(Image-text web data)
::::::::
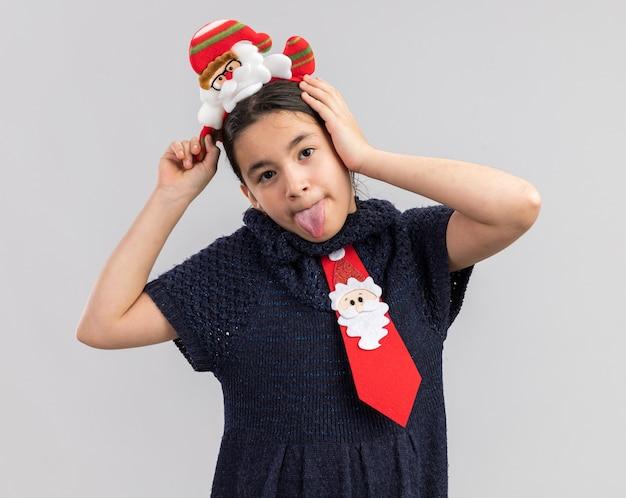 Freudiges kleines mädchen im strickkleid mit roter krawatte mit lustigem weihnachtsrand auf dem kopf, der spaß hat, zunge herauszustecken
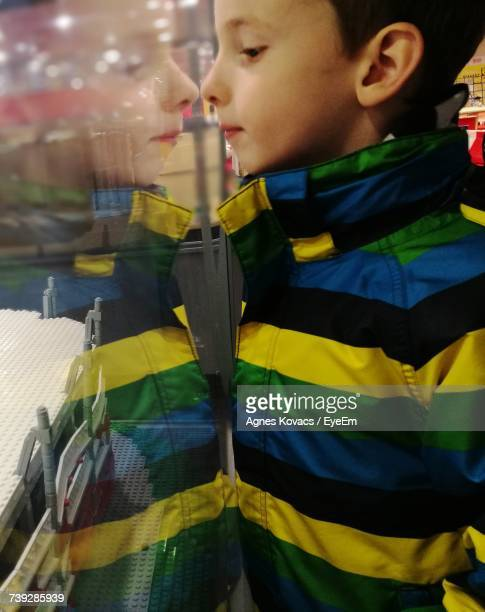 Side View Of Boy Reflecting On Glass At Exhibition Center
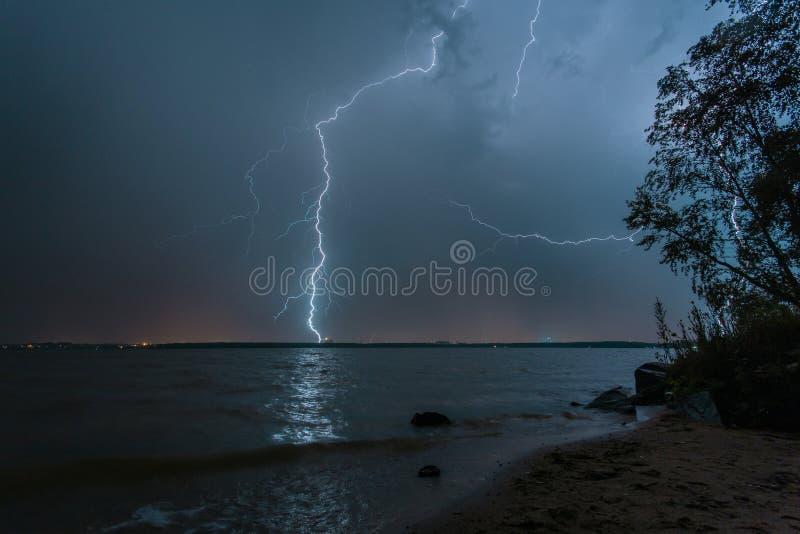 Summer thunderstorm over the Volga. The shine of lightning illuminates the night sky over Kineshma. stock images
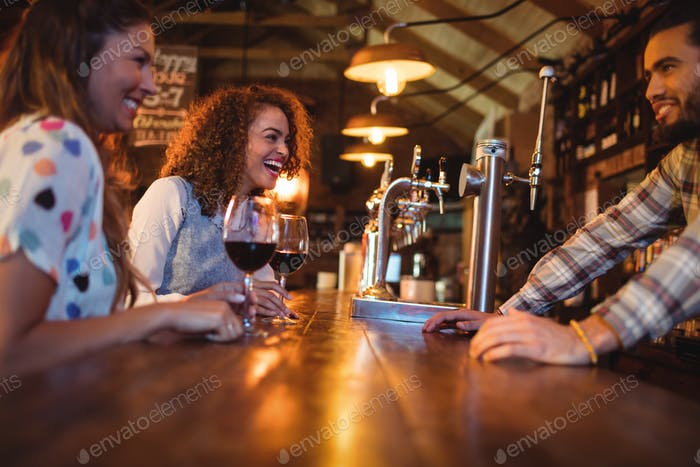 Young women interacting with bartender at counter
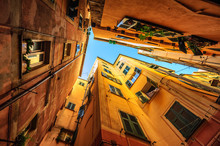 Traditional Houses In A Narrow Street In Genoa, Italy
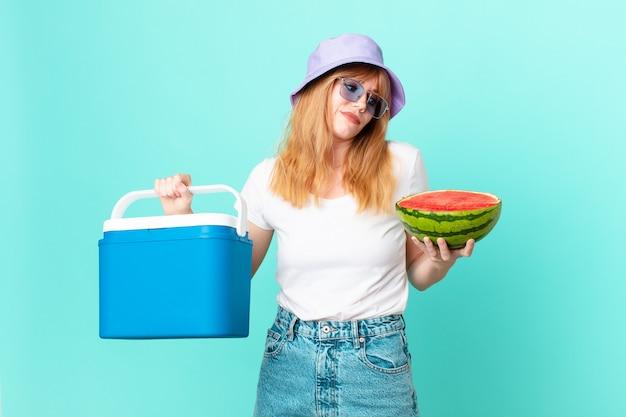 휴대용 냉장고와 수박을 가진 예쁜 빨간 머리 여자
::::::::
• [ASSIGNMENT] Reproduce exactly the lines of the entries above from the first through the line with "Young women interacting", both included; pictures should not be reproduced.

• [THE ANSWER]
 Freudiges kleines mädchen im strickkleid mit roter krawatte mit lustigem weihnachtsrand auf dem kopf, der spaß hat, zunge herauszustecken
 Side View Of Boy Reflecting On Glass At Exhibition Center
 Summer thunderstorm over the Volga. The shine of lightning illuminates the night sky over Kineshma. stock images
 Young women interacting with bartender at counter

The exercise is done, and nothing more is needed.